◆ **ЧТО СДЕЛАТЬ**
Перепишите слово в слово кусок из отрывка о рецензиях на фильм «Бонни и Клайд»: от слов «Летом Бентон и» до слов «понравился Полин Кэйл.» включительно.

◆ **ОТРЫВОК ТЕКСТА**
==============================

Летом Бентон и Ньюмен вместе с семьями снимали дом в Бриджхэмптоне. Бентон сказал тогда Салли: «Это всего лишь фильм. Да, он много значит для нас, но в жизни всякое бывает». Прочитав разнос Краутера, он подумал, что через пару недель шумиха уляжется. Но и в других изданиях, особенно в столь влиятельных, как «Тайм» и «Ньюсуик», рецензии оказались не менее жёсткими. Например, в «Ньюсуике» Джо Моргенштерн назвал фильм «убогой стрелялкой». К счастью, к этому времени в редакцию «Нью-Йорк таймс» начали приходить письма от зрителей, которым фильм понравился. А главное, «Бонни и Клайд» понравился Полин Кэйл.

==============================

◆ **СОБРАННЫЕ ЗАПИСИ**
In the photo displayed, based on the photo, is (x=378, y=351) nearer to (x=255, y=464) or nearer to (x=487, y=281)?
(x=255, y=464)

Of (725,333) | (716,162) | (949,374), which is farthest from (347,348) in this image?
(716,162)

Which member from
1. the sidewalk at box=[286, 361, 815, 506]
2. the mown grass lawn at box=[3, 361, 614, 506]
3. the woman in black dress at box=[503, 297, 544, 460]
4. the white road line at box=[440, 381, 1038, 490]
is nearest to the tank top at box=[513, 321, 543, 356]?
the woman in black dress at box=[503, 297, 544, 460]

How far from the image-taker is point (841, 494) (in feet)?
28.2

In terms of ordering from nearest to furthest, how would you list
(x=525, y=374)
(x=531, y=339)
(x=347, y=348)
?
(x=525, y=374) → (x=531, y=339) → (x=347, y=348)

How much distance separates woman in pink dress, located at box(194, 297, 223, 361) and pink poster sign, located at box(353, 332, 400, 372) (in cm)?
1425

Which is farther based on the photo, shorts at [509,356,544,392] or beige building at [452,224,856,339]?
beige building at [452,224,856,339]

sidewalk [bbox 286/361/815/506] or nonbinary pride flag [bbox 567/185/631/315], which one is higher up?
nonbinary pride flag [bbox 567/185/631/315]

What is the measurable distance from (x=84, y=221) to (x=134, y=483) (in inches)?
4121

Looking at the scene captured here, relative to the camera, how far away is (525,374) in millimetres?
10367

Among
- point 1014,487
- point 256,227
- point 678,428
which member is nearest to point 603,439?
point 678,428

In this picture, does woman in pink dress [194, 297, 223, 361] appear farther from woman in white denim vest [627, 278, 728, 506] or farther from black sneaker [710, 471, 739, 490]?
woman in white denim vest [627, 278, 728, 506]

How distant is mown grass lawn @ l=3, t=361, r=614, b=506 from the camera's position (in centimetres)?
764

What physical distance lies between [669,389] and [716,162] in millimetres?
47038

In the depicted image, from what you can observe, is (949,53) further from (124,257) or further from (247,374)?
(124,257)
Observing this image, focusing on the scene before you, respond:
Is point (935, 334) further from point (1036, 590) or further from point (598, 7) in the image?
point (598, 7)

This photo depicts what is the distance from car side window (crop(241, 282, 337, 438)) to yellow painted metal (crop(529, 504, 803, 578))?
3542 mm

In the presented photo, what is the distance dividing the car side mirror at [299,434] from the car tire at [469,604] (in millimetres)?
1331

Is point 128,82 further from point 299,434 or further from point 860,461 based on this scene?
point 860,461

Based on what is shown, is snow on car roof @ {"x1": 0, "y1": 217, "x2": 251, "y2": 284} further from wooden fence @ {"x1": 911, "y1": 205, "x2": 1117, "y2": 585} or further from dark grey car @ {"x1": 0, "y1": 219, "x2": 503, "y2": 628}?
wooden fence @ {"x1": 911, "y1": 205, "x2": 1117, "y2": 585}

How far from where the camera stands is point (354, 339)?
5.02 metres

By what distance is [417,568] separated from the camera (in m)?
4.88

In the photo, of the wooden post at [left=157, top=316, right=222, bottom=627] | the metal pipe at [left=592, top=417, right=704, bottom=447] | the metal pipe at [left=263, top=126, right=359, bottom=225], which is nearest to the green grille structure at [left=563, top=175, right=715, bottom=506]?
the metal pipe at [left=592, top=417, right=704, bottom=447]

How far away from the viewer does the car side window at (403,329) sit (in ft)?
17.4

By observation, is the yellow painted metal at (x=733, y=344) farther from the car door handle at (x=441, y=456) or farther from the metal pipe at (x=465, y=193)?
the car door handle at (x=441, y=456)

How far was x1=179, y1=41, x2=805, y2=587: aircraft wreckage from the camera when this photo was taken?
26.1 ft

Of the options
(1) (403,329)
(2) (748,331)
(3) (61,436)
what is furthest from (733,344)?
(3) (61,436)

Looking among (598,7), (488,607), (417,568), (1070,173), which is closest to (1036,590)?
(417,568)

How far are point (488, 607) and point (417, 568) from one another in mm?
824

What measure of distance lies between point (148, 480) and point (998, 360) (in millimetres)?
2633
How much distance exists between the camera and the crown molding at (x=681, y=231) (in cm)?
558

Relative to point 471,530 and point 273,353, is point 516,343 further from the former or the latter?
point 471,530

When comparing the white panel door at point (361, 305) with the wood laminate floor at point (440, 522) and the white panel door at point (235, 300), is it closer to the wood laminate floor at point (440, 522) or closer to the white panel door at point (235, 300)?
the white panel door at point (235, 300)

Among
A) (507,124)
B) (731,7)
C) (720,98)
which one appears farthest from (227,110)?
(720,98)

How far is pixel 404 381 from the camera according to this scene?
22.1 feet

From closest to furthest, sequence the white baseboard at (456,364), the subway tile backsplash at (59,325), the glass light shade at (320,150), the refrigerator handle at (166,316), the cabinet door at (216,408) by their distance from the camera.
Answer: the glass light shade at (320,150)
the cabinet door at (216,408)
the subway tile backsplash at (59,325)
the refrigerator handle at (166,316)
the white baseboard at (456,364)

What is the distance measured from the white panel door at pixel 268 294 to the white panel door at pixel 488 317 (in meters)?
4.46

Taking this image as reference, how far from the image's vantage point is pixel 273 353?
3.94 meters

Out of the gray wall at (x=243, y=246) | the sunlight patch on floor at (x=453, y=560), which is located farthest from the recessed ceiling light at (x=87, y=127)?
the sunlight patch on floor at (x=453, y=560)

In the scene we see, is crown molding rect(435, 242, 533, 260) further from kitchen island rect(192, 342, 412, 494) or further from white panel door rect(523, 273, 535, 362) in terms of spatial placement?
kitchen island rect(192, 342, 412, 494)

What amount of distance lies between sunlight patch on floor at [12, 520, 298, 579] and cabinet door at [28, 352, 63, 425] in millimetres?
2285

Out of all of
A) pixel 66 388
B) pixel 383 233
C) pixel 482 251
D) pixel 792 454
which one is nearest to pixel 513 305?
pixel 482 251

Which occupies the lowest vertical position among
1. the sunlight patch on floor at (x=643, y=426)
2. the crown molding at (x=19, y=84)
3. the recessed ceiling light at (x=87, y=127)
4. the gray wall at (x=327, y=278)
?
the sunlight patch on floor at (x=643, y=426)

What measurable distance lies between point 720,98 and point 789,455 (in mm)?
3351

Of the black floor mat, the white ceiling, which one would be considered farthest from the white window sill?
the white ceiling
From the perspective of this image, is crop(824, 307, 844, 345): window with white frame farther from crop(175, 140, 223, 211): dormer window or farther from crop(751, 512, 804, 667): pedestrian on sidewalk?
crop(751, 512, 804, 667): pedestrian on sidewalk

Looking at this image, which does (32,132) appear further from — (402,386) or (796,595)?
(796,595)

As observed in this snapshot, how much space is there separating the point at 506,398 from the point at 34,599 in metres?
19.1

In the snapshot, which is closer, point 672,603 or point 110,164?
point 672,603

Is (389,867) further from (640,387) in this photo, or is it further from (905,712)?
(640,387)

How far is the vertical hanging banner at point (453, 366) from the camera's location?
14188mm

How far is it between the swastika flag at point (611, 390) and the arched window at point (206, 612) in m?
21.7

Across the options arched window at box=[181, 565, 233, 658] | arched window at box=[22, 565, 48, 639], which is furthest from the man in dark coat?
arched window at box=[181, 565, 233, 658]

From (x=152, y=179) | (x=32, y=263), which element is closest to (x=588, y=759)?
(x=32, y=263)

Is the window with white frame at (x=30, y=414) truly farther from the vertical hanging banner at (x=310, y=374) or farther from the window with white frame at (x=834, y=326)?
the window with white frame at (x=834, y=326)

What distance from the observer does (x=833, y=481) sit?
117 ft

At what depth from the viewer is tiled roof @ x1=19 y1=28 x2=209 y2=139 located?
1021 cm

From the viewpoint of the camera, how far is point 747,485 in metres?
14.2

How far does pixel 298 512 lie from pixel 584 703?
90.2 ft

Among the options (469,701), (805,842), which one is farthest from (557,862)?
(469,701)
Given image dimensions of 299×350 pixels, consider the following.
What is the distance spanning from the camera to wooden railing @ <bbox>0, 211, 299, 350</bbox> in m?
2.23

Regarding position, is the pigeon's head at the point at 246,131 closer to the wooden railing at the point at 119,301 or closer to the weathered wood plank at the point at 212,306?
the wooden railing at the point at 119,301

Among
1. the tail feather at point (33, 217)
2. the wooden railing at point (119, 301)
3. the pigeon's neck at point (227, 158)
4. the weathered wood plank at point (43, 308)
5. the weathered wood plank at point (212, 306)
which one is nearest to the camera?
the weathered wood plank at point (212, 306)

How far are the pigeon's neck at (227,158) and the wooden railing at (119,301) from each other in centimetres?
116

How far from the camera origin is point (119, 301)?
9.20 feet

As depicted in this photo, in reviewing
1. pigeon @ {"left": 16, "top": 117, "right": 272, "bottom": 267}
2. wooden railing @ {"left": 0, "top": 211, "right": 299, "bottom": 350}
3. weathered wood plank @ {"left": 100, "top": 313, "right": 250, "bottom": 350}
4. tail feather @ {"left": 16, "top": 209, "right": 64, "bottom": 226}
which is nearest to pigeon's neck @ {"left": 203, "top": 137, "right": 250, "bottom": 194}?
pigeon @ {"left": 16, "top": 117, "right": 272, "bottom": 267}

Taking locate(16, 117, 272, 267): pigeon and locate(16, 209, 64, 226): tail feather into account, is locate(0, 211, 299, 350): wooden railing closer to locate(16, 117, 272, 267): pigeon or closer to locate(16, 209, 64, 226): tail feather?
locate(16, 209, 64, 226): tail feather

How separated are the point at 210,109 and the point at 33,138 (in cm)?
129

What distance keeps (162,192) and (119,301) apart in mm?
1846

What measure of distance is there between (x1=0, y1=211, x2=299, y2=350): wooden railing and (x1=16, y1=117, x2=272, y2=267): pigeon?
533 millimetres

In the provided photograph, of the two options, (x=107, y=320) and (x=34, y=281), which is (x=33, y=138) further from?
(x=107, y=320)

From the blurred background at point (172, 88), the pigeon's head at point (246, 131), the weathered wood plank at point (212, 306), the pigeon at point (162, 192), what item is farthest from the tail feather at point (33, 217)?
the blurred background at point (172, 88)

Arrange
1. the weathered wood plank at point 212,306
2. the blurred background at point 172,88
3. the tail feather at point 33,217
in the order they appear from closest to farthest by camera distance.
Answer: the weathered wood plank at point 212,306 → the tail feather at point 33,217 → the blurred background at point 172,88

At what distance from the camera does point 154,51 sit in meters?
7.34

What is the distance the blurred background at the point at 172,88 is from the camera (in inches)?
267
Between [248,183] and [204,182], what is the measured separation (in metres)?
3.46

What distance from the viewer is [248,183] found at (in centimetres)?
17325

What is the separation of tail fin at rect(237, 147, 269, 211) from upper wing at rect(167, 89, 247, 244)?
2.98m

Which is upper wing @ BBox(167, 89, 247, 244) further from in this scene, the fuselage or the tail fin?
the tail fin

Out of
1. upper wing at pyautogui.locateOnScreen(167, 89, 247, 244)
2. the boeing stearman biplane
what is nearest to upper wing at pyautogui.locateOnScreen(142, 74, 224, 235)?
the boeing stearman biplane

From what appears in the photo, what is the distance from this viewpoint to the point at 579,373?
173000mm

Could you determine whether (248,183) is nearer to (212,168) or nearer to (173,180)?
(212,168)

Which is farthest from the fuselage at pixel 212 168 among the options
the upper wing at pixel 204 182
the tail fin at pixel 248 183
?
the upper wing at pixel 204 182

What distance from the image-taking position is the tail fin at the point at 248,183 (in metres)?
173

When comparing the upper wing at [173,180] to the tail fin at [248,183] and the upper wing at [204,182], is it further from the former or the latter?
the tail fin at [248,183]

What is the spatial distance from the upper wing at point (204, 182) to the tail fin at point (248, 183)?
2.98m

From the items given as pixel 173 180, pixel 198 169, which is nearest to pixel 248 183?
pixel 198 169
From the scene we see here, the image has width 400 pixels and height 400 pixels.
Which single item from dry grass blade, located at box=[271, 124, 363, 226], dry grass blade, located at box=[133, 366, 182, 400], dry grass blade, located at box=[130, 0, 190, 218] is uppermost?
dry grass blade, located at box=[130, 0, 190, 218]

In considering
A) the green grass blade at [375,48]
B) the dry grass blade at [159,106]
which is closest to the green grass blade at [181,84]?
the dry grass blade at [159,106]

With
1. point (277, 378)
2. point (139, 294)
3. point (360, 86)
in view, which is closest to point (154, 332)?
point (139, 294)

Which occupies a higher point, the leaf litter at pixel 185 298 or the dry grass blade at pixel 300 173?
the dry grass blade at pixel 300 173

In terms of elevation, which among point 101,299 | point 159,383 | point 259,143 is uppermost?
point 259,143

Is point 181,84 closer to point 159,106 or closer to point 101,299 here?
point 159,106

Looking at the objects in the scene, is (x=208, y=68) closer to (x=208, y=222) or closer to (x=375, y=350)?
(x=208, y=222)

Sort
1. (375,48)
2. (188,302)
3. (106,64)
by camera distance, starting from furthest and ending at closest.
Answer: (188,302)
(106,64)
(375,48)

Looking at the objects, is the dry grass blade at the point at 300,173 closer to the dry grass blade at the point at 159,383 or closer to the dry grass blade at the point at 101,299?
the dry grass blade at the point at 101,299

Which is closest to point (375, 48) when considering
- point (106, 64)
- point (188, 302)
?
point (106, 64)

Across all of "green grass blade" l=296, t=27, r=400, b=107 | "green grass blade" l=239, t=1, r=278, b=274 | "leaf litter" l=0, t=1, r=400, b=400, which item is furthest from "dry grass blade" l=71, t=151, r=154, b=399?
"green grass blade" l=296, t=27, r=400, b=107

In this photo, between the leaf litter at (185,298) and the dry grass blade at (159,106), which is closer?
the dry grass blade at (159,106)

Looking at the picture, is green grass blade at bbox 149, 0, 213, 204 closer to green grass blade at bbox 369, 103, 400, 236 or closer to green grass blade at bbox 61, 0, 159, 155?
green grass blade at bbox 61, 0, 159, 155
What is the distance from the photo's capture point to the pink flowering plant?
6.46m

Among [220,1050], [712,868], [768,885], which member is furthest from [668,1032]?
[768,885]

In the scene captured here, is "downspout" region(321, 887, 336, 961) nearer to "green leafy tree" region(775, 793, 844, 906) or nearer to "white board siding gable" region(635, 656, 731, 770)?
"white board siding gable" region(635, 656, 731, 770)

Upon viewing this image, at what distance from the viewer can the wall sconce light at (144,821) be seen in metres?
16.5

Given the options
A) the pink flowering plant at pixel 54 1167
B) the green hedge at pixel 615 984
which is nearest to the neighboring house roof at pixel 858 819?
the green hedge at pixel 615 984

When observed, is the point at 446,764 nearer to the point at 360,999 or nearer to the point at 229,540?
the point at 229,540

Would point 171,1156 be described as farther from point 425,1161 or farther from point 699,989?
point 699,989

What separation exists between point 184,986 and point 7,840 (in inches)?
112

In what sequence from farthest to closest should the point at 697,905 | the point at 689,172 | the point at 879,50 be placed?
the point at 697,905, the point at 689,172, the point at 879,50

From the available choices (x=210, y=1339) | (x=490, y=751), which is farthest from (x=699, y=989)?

==============================

◆ **ОТВЕТ НИЖЕ**
Летом Бентон и Ньюмен вместе с семьями снимали дом в Бриджхэмптоне. Бентон сказал тогда Салли: «Это всего лишь фильм. Да, он много значит для нас, но в жизни всякое бывает». Прочитав разнос Краутера, он подумал, что через пару недель шумиха уляжется. Но и в других изданиях, особенно в столь влиятельных, как «Тайм» и «Ньюсуик», рецензии оказались не менее жёсткими. Например, в «Ньюсуике» Джо Моргенштерн назвал фильм «убогой стрелялкой». К счастью, к этому времени в редакцию «Нью-Йорк таймс» начали приходить письма от зрителей, которым фильм понравился. А главное, «Бонни и Клайд» понравился Полин Кэйл.